WHAT NEEDS TO BE DONE
Return every one of the rows below word for word, leaving out the pictures.
= = =
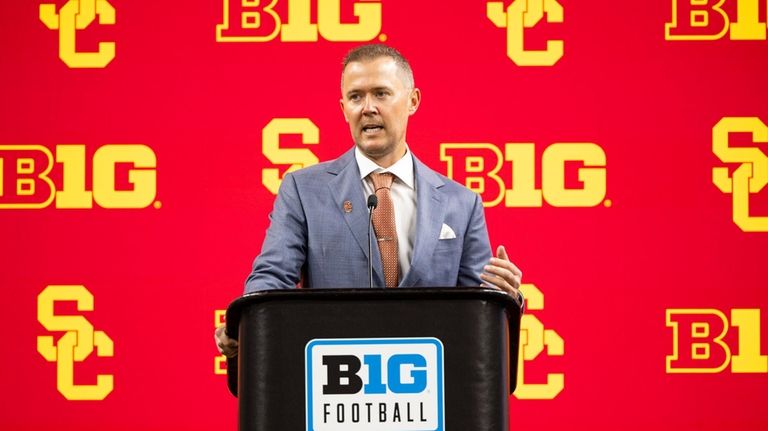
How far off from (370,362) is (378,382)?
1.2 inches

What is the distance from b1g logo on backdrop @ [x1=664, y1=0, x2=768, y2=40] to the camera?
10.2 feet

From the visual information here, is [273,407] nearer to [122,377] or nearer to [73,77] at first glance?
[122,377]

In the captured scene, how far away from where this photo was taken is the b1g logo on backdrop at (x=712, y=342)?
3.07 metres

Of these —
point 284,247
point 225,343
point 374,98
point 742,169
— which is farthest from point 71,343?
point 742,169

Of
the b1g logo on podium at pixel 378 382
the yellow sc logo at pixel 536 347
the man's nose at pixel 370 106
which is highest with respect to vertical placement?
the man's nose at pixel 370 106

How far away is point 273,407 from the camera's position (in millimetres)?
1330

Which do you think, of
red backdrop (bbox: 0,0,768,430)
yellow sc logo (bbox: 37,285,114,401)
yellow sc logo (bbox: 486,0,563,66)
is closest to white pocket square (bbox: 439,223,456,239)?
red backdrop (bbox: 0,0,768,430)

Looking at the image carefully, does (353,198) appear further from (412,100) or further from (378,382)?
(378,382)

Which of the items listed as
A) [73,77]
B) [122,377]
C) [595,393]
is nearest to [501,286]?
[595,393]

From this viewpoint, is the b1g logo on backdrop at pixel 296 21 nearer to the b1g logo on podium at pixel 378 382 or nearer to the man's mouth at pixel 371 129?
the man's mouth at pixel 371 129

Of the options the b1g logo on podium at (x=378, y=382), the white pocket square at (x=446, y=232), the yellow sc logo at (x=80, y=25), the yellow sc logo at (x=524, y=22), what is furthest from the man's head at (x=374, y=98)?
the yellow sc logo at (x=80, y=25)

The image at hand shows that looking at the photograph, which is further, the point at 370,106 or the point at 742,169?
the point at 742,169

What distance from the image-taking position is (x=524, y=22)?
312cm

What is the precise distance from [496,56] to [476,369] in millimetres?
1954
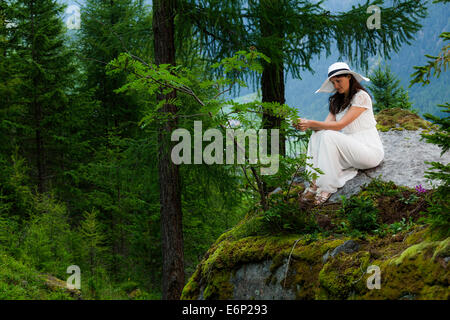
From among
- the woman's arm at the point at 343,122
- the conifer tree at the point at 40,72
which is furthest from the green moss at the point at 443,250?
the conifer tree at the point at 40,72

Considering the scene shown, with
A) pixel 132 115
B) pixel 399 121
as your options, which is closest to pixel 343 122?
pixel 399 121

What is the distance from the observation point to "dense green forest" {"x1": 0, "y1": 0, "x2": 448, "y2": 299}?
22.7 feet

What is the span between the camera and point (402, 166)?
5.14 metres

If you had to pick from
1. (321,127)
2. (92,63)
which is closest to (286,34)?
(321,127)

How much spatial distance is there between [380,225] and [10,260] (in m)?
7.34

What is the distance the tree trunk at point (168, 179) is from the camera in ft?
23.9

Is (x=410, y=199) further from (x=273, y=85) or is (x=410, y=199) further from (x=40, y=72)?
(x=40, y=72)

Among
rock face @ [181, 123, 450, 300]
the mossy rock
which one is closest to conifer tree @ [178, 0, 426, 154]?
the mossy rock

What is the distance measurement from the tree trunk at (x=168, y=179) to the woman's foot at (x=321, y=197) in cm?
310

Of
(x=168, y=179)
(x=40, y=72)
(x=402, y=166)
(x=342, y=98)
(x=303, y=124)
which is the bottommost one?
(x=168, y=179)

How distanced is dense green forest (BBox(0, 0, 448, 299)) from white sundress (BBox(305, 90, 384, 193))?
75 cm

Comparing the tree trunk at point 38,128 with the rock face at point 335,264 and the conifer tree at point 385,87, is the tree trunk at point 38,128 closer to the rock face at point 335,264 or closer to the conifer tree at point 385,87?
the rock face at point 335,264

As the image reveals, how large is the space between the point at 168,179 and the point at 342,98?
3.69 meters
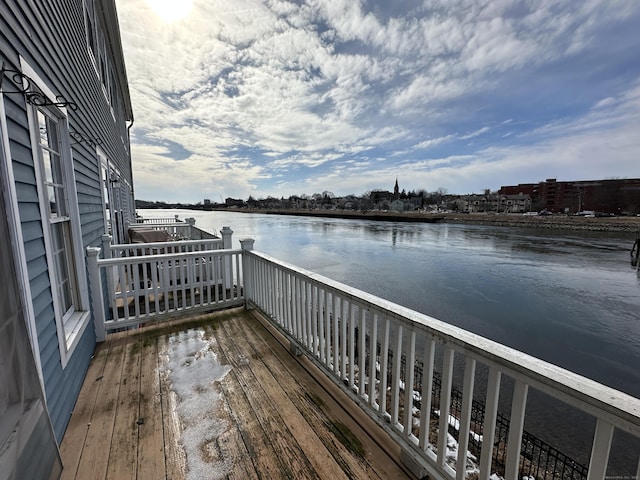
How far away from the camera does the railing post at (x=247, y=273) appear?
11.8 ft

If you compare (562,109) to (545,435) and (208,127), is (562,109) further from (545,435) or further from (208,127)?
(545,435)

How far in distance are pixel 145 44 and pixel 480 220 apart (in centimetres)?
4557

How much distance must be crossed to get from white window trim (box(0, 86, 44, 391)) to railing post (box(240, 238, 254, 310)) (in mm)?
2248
= = =
WORKED ANSWER
How far off from (370,362) is (378,382)?
1.2 inches

What is the distance from b1g logo on backdrop @ [x1=664, y1=0, x2=768, y2=40] to the camera?
10.2 feet

From the visual information here, is [273,407] nearer to [122,377] or nearer to [73,77] at first glance?
[122,377]

In the captured scene, how far away from where this photo was taken is the b1g logo on backdrop at (x=712, y=342)?
3.07 metres

Of these —
point 284,247
point 225,343
point 374,98
point 742,169
— which is farthest from point 71,343?
point 742,169

Of
the b1g logo on podium at pixel 378 382
the yellow sc logo at pixel 536 347
the man's nose at pixel 370 106
which is highest with respect to vertical placement?
the man's nose at pixel 370 106

How far away is point 273,407 from the camera's position (in millimetres)?
1330

Which do you think, of
red backdrop (bbox: 0,0,768,430)
yellow sc logo (bbox: 37,285,114,401)
yellow sc logo (bbox: 486,0,563,66)
is closest to white pocket square (bbox: 439,223,456,239)?
red backdrop (bbox: 0,0,768,430)

Looking at the image carefully, does (353,198) appear further from (412,100) or further from (378,382)?
(378,382)

Which of the items listed as
A) [73,77]
B) [122,377]
C) [595,393]
is nearest to [501,286]?
[595,393]

From this viewpoint, is the b1g logo on backdrop at pixel 296 21 nearer to the b1g logo on podium at pixel 378 382 or nearer to the man's mouth at pixel 371 129?
the man's mouth at pixel 371 129

Of the options the b1g logo on podium at (x=378, y=382), the white pocket square at (x=446, y=232), the yellow sc logo at (x=80, y=25), the yellow sc logo at (x=524, y=22), what is furthest from the man's head at (x=374, y=98)?
the yellow sc logo at (x=80, y=25)

The image at hand shows that looking at the photograph, which is further, the point at 370,106 or the point at 742,169?
the point at 742,169

What distance from the image-taking position is (x=524, y=22)?
312cm

What is the precise distance from [496,56] to [476,369] in millimetres?
1954
From among
- the woman's arm at the point at 343,122
- the conifer tree at the point at 40,72
which is furthest from the green moss at the point at 443,250?
the conifer tree at the point at 40,72

Considering the scene shown, with
A) pixel 132 115
B) pixel 399 121
as your options, which is closest to pixel 343 122?
pixel 399 121

What is the distance from the observation point to "dense green forest" {"x1": 0, "y1": 0, "x2": 448, "y2": 299}?
22.7 feet

What is the span between the camera and point (402, 166)?
5.14 metres

If you had to pick from
1. (321,127)
2. (92,63)
which is closest to (286,34)?
(321,127)

How much spatial distance is there between [380,225] and [10,260] (in m)?
7.34

What is the distance the tree trunk at point (168, 179) is from the camera in ft?
23.9

Is (x=410, y=199) further from (x=273, y=85) or is (x=410, y=199) further from (x=40, y=72)?
(x=40, y=72)

Among
rock face @ [181, 123, 450, 300]
the mossy rock
which one is closest to conifer tree @ [178, 0, 426, 154]?
the mossy rock

What is the distance measurement from the tree trunk at (x=168, y=179) to the woman's foot at (x=321, y=197) in cm?
310

Of
(x=168, y=179)
(x=40, y=72)
(x=402, y=166)
(x=342, y=98)
(x=303, y=124)
which is the bottommost one?
(x=168, y=179)

How distanced is dense green forest (BBox(0, 0, 448, 299)) from white sundress (BBox(305, 90, 384, 193))?
75 cm

Comparing the tree trunk at point 38,128 with the rock face at point 335,264 and the conifer tree at point 385,87, is the tree trunk at point 38,128 closer to the rock face at point 335,264 or closer to the conifer tree at point 385,87?
the rock face at point 335,264

As the image reveals, how large is the space between the point at 168,179 and the point at 342,98?
3.69 meters
How far away from the camera does the railing post at (x=247, y=273) appear?
11.8 ft

If you compare (562,109) to (545,435) and (208,127), is (562,109) further from (545,435) or further from (208,127)?
(545,435)

How far in distance are pixel 145 44 and pixel 480 220 apart (in centimetres)?
4557

How much distance must be crossed to get from white window trim (box(0, 86, 44, 391)) to railing post (box(240, 238, 254, 310)) (in mm)?
2248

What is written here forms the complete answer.